Elle est déconseillée en cas d’ulcère gastro-duodénal, en cas de traitement par anticoagulant et chez les patients ayant un antécédent d’accident vasculaire cérébral. Durant la grossesse et l’allaitement, il est préférable de se restreindre à l’apport nutritionnel recommandé.
Il est conseillé d’arrêter la prise de vitamine E un mois avant une opération chirurgicale.

En théorie, la vitamine E est susceptible d’interagir avec toutes les substances qui fluidifient le sang (médicaments, plantes, compléments alimentaires).

Avant de démarrer une cure de vitamine E, il convient d’en vérifier la pertinence et de définir le but recherché. Dans la plupart des cas, aucun produit n’est nécessaire et il est préférable de favoriser un apport suffisant en vitamine E grâce à des aliments sains et diversifiés.

 Cependant, il pourrait être intéressant de recourir à des suppléments notamment chez les fumeurs ou chez les personnes enclines à la malbouffe. Vous pouvez demander son avis à votre médecin ou à votre pharmacien.
Ensuite, il faut identifier le produit qui vous correspond le mieux (dosage, préférence d’administration, synergie avec d’autres actifs).

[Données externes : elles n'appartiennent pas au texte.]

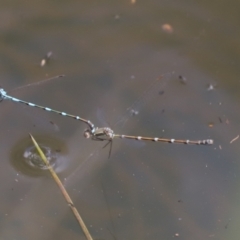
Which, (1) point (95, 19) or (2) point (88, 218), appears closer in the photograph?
(2) point (88, 218)

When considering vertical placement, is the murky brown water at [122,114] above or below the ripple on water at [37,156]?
above

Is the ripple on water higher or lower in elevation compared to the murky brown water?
lower

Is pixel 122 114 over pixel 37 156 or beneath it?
over

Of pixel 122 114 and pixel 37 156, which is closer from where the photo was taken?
pixel 37 156

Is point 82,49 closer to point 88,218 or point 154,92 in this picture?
point 154,92

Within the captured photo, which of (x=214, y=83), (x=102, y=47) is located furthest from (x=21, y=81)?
(x=214, y=83)
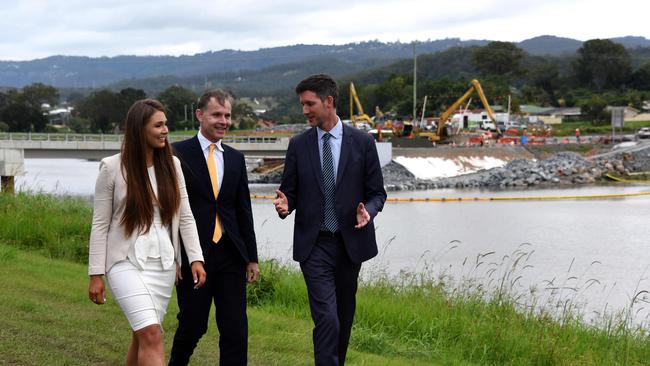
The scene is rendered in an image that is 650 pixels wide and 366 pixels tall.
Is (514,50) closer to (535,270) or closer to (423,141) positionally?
(423,141)

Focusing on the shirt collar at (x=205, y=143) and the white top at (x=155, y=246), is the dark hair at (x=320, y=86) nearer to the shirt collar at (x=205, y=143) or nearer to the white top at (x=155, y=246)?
the shirt collar at (x=205, y=143)

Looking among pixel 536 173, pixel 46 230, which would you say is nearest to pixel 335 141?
pixel 46 230

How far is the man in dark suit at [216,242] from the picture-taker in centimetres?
571

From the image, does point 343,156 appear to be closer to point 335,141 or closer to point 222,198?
point 335,141

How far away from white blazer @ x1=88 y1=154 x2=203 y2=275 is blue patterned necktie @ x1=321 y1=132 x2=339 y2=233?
983 millimetres

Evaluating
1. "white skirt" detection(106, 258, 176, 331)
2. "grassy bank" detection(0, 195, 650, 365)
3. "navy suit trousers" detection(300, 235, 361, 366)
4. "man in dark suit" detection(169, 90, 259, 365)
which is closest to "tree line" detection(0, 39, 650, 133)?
"grassy bank" detection(0, 195, 650, 365)

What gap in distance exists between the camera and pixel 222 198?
577 cm

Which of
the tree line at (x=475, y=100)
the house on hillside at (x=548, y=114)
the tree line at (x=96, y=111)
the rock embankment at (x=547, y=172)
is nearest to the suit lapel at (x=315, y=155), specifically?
the rock embankment at (x=547, y=172)

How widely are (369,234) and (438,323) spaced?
11.2 feet

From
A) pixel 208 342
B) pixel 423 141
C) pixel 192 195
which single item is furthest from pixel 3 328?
pixel 423 141

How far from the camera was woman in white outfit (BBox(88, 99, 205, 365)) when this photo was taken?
4773 mm

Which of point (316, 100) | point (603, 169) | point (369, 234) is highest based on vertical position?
point (316, 100)

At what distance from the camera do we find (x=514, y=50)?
141 m

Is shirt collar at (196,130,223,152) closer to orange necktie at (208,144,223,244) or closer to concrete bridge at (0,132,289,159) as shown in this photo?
orange necktie at (208,144,223,244)
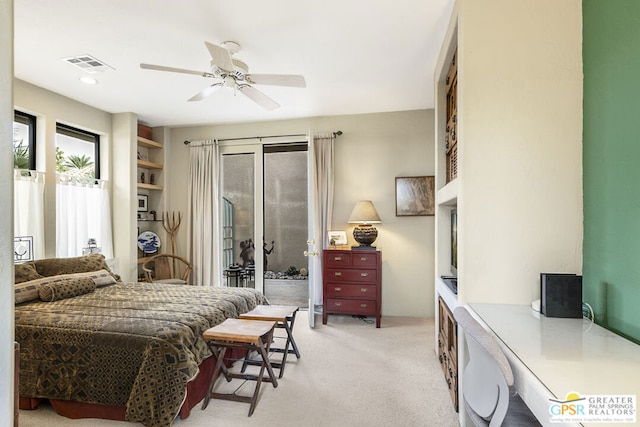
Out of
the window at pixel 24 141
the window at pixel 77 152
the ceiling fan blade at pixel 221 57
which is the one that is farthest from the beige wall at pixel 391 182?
the window at pixel 24 141

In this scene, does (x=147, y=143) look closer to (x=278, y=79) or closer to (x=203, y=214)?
(x=203, y=214)

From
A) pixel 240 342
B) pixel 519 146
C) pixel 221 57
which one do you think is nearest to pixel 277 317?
pixel 240 342

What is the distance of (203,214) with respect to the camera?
478cm

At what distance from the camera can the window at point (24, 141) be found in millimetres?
3307

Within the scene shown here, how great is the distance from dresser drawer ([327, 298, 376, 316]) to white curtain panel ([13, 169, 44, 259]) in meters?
3.28

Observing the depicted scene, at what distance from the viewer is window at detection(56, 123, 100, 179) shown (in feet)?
12.4

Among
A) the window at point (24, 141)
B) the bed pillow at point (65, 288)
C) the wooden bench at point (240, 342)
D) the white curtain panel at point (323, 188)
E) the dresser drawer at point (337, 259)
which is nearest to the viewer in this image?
the wooden bench at point (240, 342)

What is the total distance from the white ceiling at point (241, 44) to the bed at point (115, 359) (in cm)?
215

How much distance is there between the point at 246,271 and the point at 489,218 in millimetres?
3898

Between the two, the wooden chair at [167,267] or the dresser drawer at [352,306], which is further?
the wooden chair at [167,267]

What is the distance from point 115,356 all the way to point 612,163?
3.00 m

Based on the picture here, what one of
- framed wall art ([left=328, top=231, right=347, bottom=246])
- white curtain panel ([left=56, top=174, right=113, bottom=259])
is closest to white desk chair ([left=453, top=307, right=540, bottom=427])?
framed wall art ([left=328, top=231, right=347, bottom=246])

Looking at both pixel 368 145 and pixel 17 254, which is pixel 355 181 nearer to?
pixel 368 145

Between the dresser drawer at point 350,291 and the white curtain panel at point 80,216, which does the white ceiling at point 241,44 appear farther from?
the dresser drawer at point 350,291
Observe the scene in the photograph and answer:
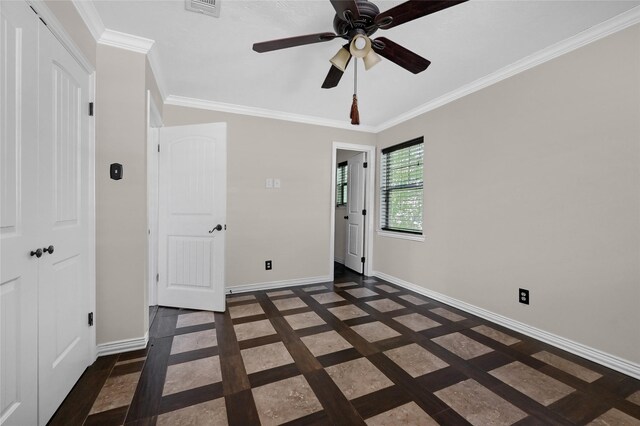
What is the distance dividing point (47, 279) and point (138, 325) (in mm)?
930

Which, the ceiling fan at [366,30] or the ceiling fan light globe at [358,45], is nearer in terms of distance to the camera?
the ceiling fan at [366,30]

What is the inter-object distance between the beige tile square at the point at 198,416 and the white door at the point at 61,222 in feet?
1.97

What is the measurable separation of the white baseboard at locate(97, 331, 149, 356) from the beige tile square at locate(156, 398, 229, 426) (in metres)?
0.91

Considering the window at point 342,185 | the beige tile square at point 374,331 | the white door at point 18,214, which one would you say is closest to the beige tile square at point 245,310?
the beige tile square at point 374,331

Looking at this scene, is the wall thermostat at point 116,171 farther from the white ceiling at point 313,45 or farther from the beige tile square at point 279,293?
the beige tile square at point 279,293

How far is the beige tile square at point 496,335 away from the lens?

Si vous avez du mal à avaler les suppléments en gélules ou en capsules, vous préférerez sans doute n’avoir que quelques gouttes d’huile à prendre chaque jour. Pensez à être vigilants sur la qualité et privilégiez la vitamine E d’origine naturelle car elle présente une meilleure biodisponibilité. N’hésitez pas à analyser la composition du produit, son prix, les avis et la réputation du fabricant.
Enfin, n’oubliez pas de respecter les modalités de conservation du produit (pour rappel : la vitamine E est dégradée à la lumière du jour et en présence d’oxygène).

Les sources de cet article et les références des études

  • Lee IM, Cook NR, Gaziano JM, et al. Vitamin E in the primary prevention of cardiovascular disease and cancer: the Women's Health Study: a randomized controlled trial. JAMA. 2005;294(1):56-65. doi:10.1001/jama.294.1.56
  • Christen WG, Glynn RJ, Gaziano JM, et al. Age-related cataract in men in the selenium and vitamin e cancer prevention trial eye endpoints study: a randomized clinical trial. JAMA Ophthalmol. 2015;133(1):17-24. doi:10.1001/jamaophthalmol.2014.3478
  • Miller ER 3rd, Pastor-Barriuso R, Dalal D, Riemersma RA, Appel LJ, Guallar E. Meta-analysis: high-dosage vitamin E supplementation may increase all-cause mortality. Ann Intern Med. 2005;142(1):37-46. doi:10.7326/0003-4819-142-1-200501040-00110
  • Ziaei S, Zakeri M, Kazemnejad A. A randomised controlled trial of vitamin E in the treatment of primary dysmenorrhoea. BJOG. 2005;112(4):466-469. doi:10.1111/j.1471-0528.2004.00495.x
  • Klein EA, Thompson IM Jr, Tangen CM, et al. Vitamin E and the risk of prostate cancer: the Selenium and Vitamin E Cancer Prevention Trial (SELECT). JAMA. 2011;306(14):1549-1556. doi:10.1001/jama.2011.1437

En résumé, les mots clés de la Vitamine E
Tocophérol, tocotriénol, stress oxydant, prévention, carence, cancer, maladies cardiovasculaires.